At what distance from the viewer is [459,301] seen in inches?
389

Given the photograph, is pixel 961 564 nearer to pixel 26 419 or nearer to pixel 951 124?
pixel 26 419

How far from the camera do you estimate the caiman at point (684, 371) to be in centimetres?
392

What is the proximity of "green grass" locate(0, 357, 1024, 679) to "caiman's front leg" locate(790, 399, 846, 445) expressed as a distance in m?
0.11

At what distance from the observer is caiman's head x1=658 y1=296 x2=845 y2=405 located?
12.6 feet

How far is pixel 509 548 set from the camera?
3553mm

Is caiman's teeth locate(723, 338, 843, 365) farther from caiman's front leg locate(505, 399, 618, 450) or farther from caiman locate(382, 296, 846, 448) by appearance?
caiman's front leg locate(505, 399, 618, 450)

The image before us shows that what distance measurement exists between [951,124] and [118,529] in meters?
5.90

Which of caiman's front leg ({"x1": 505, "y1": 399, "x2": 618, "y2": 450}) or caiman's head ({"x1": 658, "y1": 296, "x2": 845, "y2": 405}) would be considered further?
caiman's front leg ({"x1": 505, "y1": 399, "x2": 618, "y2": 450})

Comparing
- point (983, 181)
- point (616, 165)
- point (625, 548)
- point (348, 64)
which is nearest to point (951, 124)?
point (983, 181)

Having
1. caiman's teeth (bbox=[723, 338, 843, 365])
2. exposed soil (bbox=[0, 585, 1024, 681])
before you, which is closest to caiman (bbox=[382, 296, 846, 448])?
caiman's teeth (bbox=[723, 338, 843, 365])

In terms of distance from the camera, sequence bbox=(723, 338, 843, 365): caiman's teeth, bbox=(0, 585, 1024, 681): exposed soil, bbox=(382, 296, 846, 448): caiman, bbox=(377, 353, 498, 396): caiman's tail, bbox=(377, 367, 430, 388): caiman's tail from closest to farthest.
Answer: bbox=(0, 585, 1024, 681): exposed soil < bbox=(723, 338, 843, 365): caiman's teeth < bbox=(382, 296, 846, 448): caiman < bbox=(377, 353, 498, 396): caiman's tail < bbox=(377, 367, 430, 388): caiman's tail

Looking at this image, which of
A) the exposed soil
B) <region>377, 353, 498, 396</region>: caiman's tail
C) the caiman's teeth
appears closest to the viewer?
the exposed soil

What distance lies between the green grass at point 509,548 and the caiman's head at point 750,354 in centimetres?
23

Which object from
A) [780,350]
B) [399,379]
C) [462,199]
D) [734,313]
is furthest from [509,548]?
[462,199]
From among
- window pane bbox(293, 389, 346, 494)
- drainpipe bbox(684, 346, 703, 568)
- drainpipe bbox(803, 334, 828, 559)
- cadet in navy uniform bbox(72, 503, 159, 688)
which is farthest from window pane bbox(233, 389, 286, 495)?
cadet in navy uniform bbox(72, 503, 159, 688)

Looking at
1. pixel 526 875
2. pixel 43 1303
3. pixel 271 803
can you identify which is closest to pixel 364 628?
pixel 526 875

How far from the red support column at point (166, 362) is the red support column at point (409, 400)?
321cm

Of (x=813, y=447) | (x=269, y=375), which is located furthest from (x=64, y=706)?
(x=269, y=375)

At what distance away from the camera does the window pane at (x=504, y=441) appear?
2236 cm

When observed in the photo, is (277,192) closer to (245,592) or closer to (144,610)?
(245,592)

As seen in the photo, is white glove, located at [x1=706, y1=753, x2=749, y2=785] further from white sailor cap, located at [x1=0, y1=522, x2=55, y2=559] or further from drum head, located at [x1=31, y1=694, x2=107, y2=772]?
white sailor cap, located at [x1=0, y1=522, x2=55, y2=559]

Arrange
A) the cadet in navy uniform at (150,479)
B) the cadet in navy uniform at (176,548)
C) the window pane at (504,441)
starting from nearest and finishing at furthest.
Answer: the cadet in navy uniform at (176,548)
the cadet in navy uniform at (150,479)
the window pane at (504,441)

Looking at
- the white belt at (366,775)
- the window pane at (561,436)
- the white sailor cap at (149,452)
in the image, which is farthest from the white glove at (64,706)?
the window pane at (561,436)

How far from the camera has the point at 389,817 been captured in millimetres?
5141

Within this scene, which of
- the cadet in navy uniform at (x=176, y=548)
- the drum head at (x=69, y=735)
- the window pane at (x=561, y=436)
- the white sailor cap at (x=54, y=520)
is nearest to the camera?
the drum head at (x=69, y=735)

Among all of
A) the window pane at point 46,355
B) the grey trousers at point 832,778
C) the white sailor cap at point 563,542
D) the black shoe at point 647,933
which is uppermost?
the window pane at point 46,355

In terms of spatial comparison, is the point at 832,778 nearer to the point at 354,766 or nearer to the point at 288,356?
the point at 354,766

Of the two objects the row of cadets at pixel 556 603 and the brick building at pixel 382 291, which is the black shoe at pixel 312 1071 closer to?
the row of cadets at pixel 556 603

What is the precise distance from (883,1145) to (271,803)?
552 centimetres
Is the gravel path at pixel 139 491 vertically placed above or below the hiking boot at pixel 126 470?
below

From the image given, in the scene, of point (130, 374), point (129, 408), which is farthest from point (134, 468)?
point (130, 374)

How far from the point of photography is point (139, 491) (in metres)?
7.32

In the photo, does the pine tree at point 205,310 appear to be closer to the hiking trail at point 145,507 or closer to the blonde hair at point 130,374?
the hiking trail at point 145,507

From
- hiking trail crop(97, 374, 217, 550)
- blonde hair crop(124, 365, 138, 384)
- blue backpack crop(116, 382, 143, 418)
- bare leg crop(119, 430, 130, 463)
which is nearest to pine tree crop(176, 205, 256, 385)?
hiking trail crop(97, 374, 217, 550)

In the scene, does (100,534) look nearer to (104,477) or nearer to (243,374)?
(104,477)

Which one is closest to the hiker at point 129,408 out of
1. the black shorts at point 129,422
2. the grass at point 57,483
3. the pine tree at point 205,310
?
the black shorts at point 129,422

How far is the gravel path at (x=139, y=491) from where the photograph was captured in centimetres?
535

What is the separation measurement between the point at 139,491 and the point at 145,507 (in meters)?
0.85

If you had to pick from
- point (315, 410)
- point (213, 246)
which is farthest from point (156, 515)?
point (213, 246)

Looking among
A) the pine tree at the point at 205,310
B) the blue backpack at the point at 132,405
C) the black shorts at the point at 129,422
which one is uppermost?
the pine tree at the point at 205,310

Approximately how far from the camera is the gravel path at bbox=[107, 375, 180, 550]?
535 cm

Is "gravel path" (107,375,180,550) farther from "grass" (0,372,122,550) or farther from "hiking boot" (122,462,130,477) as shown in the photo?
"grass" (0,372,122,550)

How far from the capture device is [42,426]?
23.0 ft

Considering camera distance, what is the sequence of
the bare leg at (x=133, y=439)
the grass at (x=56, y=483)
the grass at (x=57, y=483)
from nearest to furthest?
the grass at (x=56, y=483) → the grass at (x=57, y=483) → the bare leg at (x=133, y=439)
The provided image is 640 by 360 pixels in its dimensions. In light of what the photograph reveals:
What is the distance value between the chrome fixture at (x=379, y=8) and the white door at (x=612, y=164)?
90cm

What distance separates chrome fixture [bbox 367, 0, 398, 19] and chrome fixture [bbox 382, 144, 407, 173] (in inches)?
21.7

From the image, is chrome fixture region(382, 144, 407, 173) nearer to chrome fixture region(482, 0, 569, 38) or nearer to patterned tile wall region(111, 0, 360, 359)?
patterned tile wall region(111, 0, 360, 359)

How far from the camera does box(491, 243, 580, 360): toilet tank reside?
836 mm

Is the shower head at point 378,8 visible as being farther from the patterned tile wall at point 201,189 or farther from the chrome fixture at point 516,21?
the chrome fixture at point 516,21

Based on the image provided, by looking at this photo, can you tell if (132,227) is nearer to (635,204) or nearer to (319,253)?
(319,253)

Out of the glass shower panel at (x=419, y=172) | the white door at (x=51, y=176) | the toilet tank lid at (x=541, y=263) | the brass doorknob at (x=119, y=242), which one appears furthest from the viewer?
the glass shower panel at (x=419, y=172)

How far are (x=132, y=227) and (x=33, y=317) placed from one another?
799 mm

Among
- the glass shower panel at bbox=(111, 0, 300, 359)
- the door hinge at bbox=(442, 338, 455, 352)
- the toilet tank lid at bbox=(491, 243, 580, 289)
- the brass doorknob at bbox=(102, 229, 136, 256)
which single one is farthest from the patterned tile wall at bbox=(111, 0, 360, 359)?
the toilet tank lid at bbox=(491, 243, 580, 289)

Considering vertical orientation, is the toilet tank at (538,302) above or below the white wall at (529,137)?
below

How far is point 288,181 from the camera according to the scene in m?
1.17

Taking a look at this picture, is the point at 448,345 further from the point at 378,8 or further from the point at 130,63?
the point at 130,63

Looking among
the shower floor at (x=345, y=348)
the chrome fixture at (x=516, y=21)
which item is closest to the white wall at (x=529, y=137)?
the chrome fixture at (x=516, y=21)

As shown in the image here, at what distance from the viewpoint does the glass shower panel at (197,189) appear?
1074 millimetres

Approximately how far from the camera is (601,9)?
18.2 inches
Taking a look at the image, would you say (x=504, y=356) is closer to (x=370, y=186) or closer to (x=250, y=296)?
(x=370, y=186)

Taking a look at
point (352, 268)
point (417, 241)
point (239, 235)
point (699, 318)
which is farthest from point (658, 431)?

EXERCISE PROMPT: Copy out the rows word for word, beginning at the line that contains "How far from the camera do you" and stopping after the line that contains "Answer: bbox=(0, 585, 1024, 681): exposed".

WORKED ANSWER:
How far from the camera do you estimate the caiman at point (684, 371) to be in centimetres?
392

What is the proximity of "green grass" locate(0, 357, 1024, 679) to "caiman's front leg" locate(790, 399, 846, 445) expressed as a distance in m?
0.11

At what distance from the observer is caiman's head x1=658 y1=296 x2=845 y2=405 located?
12.6 feet

How far is pixel 509 548 set from the camera?
3553mm

Is caiman's teeth locate(723, 338, 843, 365) farther from caiman's front leg locate(505, 399, 618, 450) or farther from caiman locate(382, 296, 846, 448) by appearance?
caiman's front leg locate(505, 399, 618, 450)

The image before us shows that what distance measurement exists between [951,124] and [118,529] in meters?
5.90

Which of caiman's front leg ({"x1": 505, "y1": 399, "x2": 618, "y2": 450}) or caiman's head ({"x1": 658, "y1": 296, "x2": 845, "y2": 405}) would be considered further?
caiman's front leg ({"x1": 505, "y1": 399, "x2": 618, "y2": 450})

Comparing
- point (983, 181)
- point (616, 165)
- point (625, 548)
- point (348, 64)
which is nearest to point (951, 124)?
point (983, 181)

Having
1. caiman's teeth (bbox=[723, 338, 843, 365])
2. exposed soil (bbox=[0, 585, 1024, 681])
before you, which is closest to caiman (bbox=[382, 296, 846, 448])?
caiman's teeth (bbox=[723, 338, 843, 365])

In terms of distance from the camera, sequence bbox=(723, 338, 843, 365): caiman's teeth, bbox=(0, 585, 1024, 681): exposed soil, bbox=(382, 296, 846, 448): caiman, bbox=(377, 353, 498, 396): caiman's tail, bbox=(377, 367, 430, 388): caiman's tail from closest to farthest.
Answer: bbox=(0, 585, 1024, 681): exposed soil < bbox=(723, 338, 843, 365): caiman's teeth < bbox=(382, 296, 846, 448): caiman < bbox=(377, 353, 498, 396): caiman's tail < bbox=(377, 367, 430, 388): caiman's tail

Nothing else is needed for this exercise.